While Siena has three open scholarships for next season, the core of next season’s Saints is already built. Maciariello wants that group to play faster than it did last season when it walked the ball up the court every possession, but he mostly wants to utilize his returning players in the same manner that Christian did during the 2018-19 season.
That means the ball will stay in Pickett’s hands a lot — and, realistically, even more during crunch time than it was last season.
“Jalen has to be more dominant late in games,” Maciariello said.
It means that Seymour, a 6-foot-9 forward who made more than four times as many 3-pointers as he grabbed rebounds, will continue to fire away from downtown.
“I’m not concerned with Sloan’s rebounding,” said Maciariello, who added he’d like to find more ways to use Seymour offensively than just as a catch-and-shoot option. “He’s such a weapon.”
And that Manny Camper will continue in his largely positionless role for the Saints.

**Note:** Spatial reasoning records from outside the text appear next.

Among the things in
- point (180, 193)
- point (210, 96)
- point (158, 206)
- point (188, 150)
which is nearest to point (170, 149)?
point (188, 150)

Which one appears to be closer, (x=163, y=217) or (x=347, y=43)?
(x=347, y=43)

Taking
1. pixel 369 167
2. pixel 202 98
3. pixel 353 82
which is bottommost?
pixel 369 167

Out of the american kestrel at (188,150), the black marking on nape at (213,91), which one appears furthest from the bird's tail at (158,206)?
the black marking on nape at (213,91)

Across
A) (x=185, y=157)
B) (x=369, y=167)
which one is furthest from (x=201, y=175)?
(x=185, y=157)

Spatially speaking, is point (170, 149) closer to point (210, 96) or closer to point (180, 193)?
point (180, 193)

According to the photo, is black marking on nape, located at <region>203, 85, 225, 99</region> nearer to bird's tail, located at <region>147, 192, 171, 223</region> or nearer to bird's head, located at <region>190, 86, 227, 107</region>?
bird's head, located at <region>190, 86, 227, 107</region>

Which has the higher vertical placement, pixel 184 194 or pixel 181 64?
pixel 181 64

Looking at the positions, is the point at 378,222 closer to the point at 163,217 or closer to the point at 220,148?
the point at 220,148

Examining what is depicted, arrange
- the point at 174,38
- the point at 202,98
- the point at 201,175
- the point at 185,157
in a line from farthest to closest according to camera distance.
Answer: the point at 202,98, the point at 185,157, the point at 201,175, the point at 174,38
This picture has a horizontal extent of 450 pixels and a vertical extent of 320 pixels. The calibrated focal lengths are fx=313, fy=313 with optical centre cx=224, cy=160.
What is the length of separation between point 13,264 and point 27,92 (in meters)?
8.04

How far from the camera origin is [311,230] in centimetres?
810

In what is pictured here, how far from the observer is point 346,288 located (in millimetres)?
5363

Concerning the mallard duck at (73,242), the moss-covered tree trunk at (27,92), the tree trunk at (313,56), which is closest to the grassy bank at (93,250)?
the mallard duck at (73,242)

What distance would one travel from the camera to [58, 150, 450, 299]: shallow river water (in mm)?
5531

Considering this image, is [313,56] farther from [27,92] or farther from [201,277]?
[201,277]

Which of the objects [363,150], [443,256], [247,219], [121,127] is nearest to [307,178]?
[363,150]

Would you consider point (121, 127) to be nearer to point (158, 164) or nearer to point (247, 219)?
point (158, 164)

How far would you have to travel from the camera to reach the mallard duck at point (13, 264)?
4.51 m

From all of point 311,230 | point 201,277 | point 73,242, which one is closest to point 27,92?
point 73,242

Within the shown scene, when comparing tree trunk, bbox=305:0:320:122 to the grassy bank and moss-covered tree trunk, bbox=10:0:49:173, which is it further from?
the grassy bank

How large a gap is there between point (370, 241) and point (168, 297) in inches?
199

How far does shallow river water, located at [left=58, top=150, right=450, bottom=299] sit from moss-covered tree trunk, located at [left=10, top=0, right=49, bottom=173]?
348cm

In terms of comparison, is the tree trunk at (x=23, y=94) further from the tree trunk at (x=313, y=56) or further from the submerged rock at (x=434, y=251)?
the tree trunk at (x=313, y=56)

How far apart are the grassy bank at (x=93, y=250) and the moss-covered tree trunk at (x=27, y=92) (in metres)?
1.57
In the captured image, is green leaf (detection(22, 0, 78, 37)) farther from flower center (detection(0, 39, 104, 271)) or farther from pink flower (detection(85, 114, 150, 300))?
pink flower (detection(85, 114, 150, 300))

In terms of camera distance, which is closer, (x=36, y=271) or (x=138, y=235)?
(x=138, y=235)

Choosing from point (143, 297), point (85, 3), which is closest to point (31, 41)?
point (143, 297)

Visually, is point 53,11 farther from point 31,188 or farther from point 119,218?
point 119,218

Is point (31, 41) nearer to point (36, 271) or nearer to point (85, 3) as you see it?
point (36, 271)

“I love Manny’s versatility,” Maciariello said. “I love having him on the floor because he plays hard every single second he’s on the floor.”
Even before considering how the program’s open scholarships could be used or the way incoming freshmen Lucas Sutherland and Kyle Young could factor into the Saints’ rotation, the team gains two significant players in Elijah Burns and Carey after that pair sat out for Siena during the 2018-19 season because of NCAA transfer rules. Maciariello sees Carey as someone capable of serving as the second playmaker Siena never developed last season, while the 6-foot-8 Burns is someone the coach sees gobbling up minutes in the team’s frontcourt.
“We want him doing that,” Maciariello said of Burns playing multiple positions. “We want other teams having to figure out how to guard him.”
Encouraging such versatility and playmaking, Maciariello said, is at the heart of how he wants to guide the Saints.
“At the end of the day,” Maciariello said, “being a players’ program is about being about them, and having them enjoy what we’re doing and letting them buy into it that way.”